Rajani Sinha, chief economist at CARE Ratings, says that while the decline in inflation is comforting, it remains to be seen if it sustains, given the weak prospects for the kharif harvest and expected hit to rabi sowing amid lower reservoir levels in major agricultural states.
“The First Advance Estimates of kharif crop production paint a grim picture for cereals and pulses output — categories witnessing sticky double-digit inflation. This poses an upside risk to the overall inflation outlook,” she added.
Echoing similar views, Madan Sabnavis, chief economist at Bank of Baroda, says that though the virtually unchanged food prices index indicates stable inflation, it does not provide any comfort from the monetary policy stance, and a cautious approach would be the way forward as the kharif shortfalls would manifest in the coming months as the harvest is one month old now.
Earlier last month, the RBI’s monetary policy committee (MPC) had unanimously kept the repo rate unchanged at 6.5 per cent for a fourth consecutive policy review and maintained the “withdrawal of accommodation” stance.
The central bank had also retained its forecast for retail inflation at 5.4 per cent for 2023-24 (FY24). However, it had revised upwards its inflation forecast for the second quarter of FY24 to 6.4 per cent from 6.2 per cent and downwards for the third quarter to 5.6 per cent from 5.7 per cent.
“However, with risks tilted to the upside, the central bank is expected to remain vigilant and maintain its hawkish policy tone in the upcoming policy meeting. Any monetary policy change can be expected only in the second quarter of 2024-25 when CPI inflation moves closer to the RBI’s 4 per cent medium-term inflation target,” said Sinha.
Aditi Nayar, chief economist at ICRA, also said that the MPC is expected to maintain a hawkish tone amidst a status quo on the rates and stance in its upcoming policy meeting.

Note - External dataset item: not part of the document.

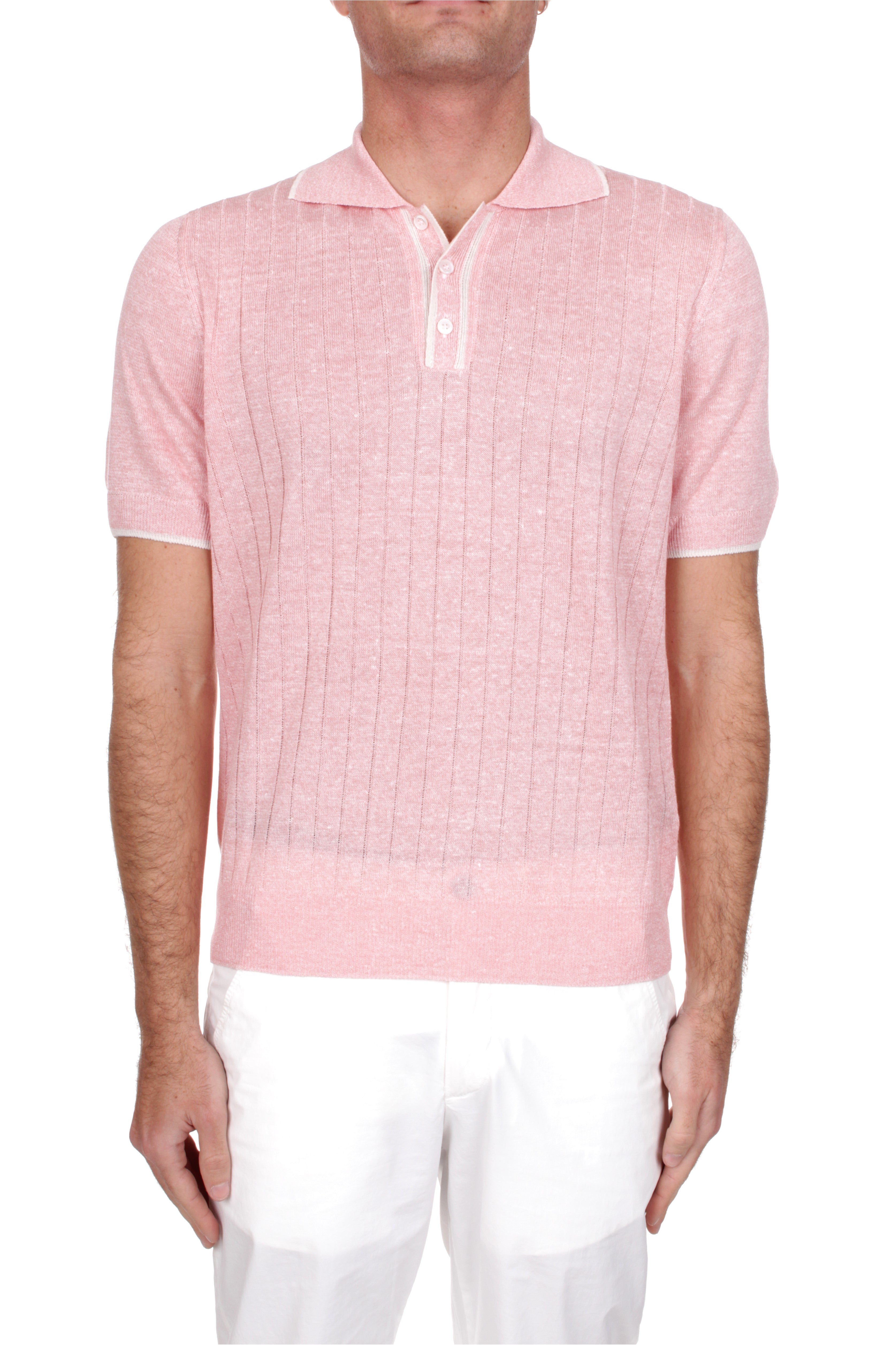 POLO Rosa Fedeli Cashmere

Core inflation, which excludes food and fuel components, came in below 5 per cent in October, as prices of clothing and footwear (4.31 per cent), housing (3.8 per cent), and services like recreation (3.27 per cent), education (5.07 per cent), health (5.88 per cent), personal care (7.84 per cent), and transport (1.96 per cent) saw deceleration during the month. Meanwhile, fuel prices (minus 0.39 per cent) contracted for the second consecutive month in October.